▶ **Directives**
[1] In the Galapagos dive account, rewrite the passage starting with "I’m sitting just" and going on through "a few... hundreds!", replacing "Wolf Island" with "Darwin Island".
[2] According to the Galapagos dive account, why isn't Galapagos easy for divers? Answer in one to three sentences.
[3] Answer these questions about the Galapagos dive account:
(a) At what depth is the narrator sitting while watching the Hammerheads?
(b) How long was the crossing on the liveaboard dive boat from the main island?
(c) How many days of diving and land tours did the trip last?

▶ **Document segment**
══════════════════════════════

The earthquake we experienced in the Santiago Airport is but a distant memory…

The 17 hour crossing on our liveaboard dive boat from the main island to get here is not even in my mind...

I’m sitting just 14m underwater on a shelf on the southern side of Wolf Island in the Galapagos looking at something I’ve waited my whole life to see... schooling Hammerheads... not just a few... hundreds!

Apart from the hundreds of Hammerhead’s parading in front of us, there are curious Galapagos sharks (looking more intimidating than the hammerheads), schools of the biggest eagle rays we’ve ever seen circling so close we could touch them, cruising turtles, and so many fish that they photo bomb the photos we’re trying to take of the sharks. This really is a diver’s dream and enough to make even decades-experienced divers beam with joy and wax lyrical about all they saw once back on board the boat.I eventually stop taking pictures on my new camera system, stop shooting video through the GoPro attached on top, and I just let myself take it all in... I’m underwater in the Galapagos Islands and they’re here! It was the start of an amazing 8 days of diving and land tours that we’d planned for almost two years and saved for just as long.

Galapagos isn’t easy – it’s one of the hardest dive sights to get to, and the conditions are not perfect flat calm diving like your normal tropical destinations. But all that is forgotten when you hit the water – and for a kiwi diver it feels familiar and even looks similar to many Hauraki Gulf Islands both above and below the water (apart from the inhabitants!)

══════════════════════════════

▶ **Data**

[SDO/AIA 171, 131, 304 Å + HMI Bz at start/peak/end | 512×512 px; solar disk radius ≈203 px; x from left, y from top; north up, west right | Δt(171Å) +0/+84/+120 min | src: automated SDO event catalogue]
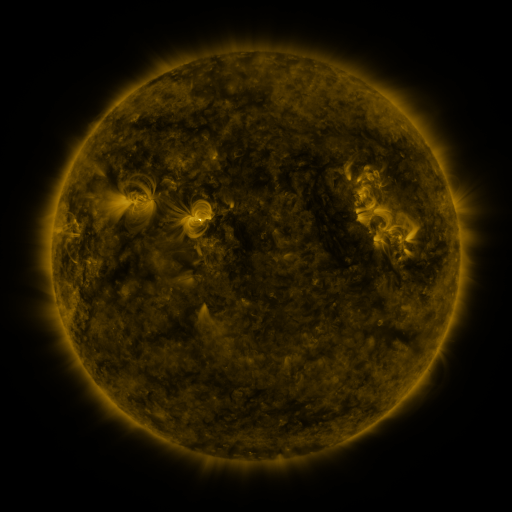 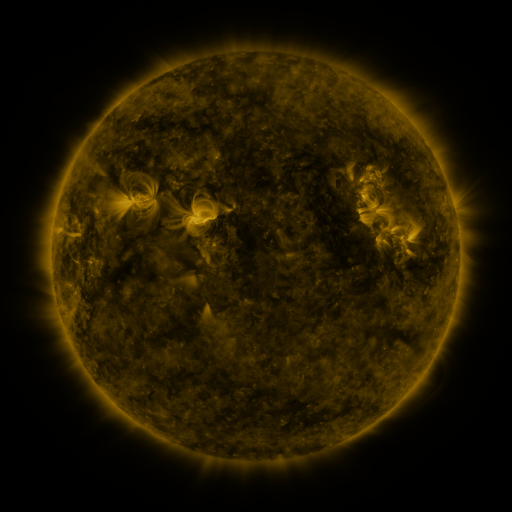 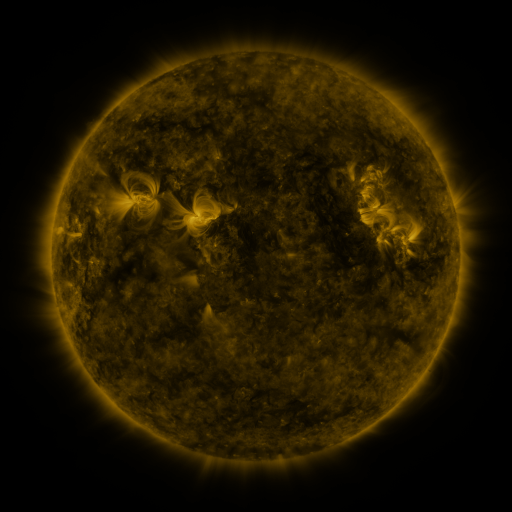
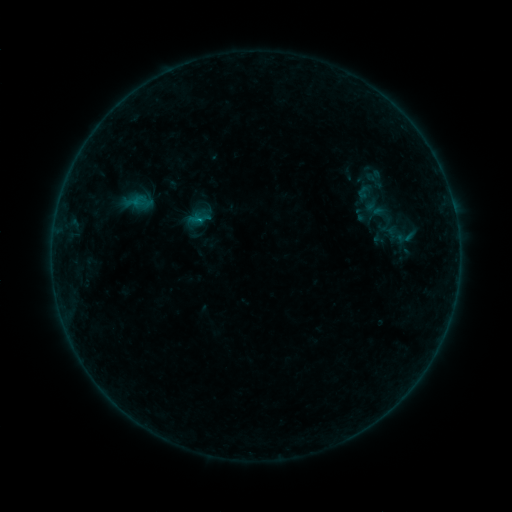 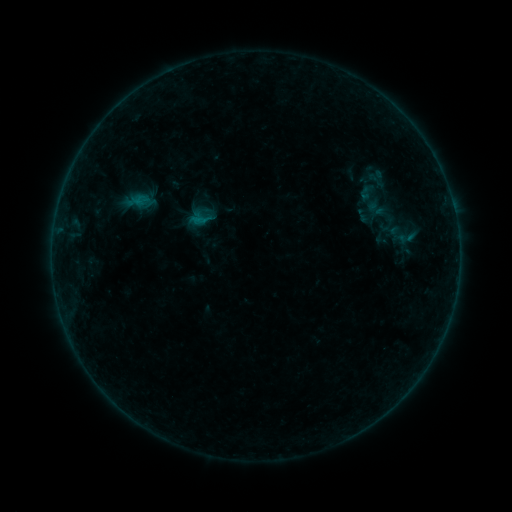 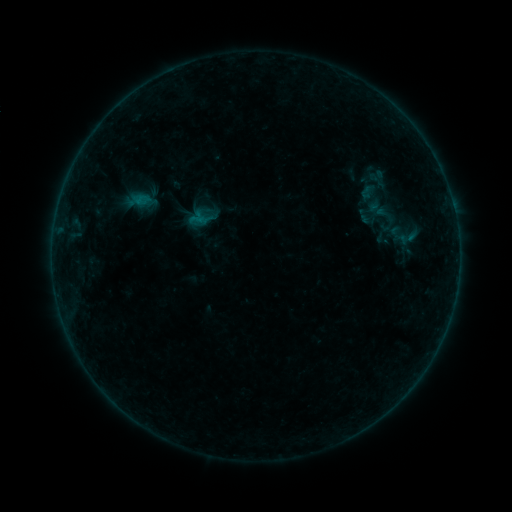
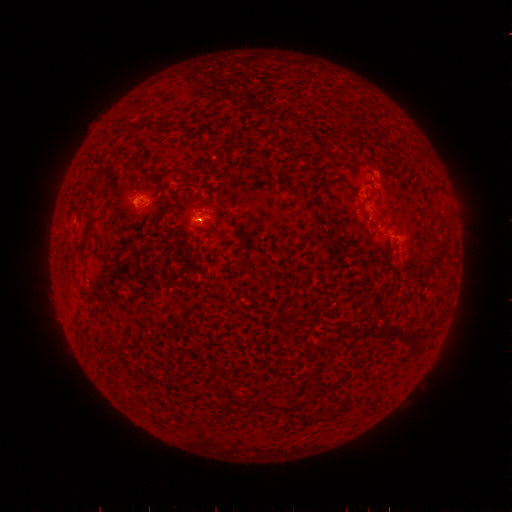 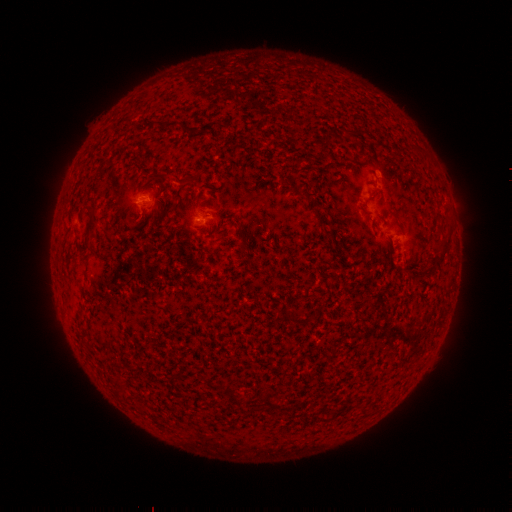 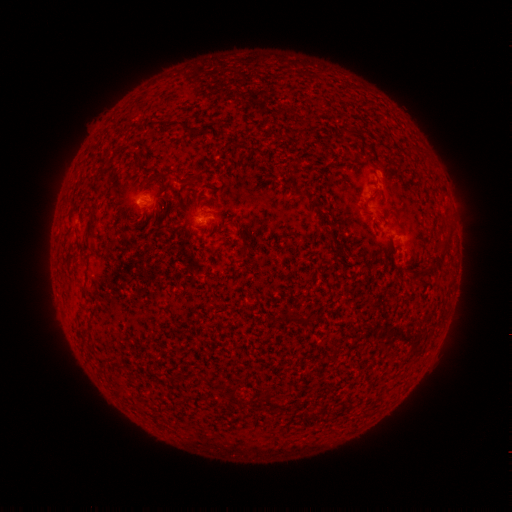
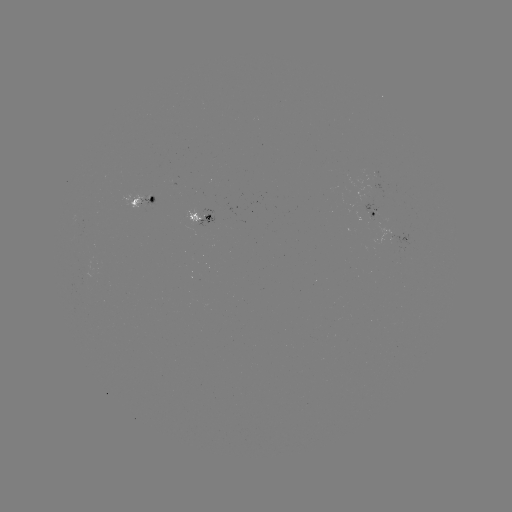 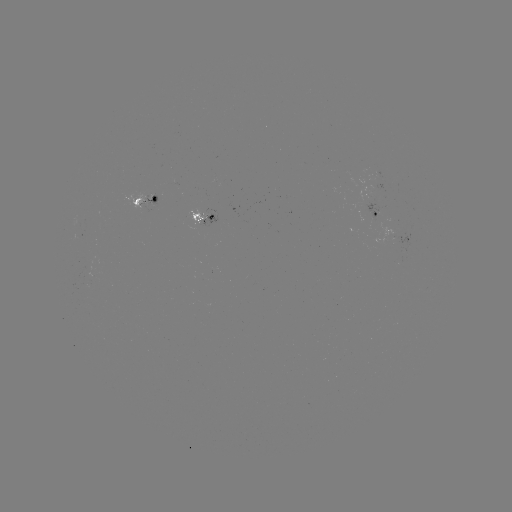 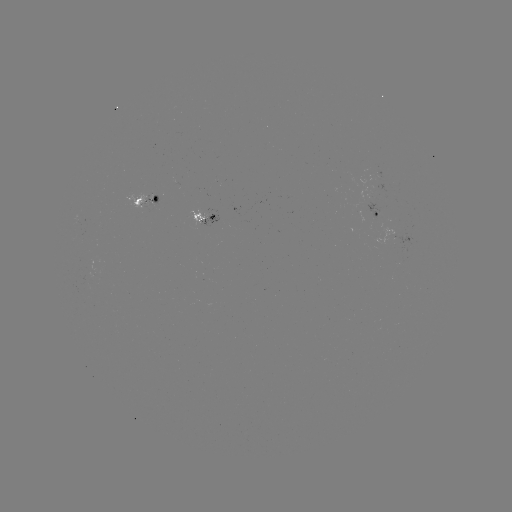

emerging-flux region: [365, 171, 388, 194]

══════════════════════════════

▶ **Answers to the exercise**
[1]
I’m sitting just 14m underwater on a shelf on the southern side of Darwin Island in the Galapagos looking at something I’ve waited my whole life to see... schooling Hammerheads... not just a few... hundreds!

[2] Galapagos is one of the hardest dive sites to get to. Its conditions also lack the flat calm diving of normal tropical destinations.

[3]
(a) 14m underwater
(b) 17 hours
(c) 8 days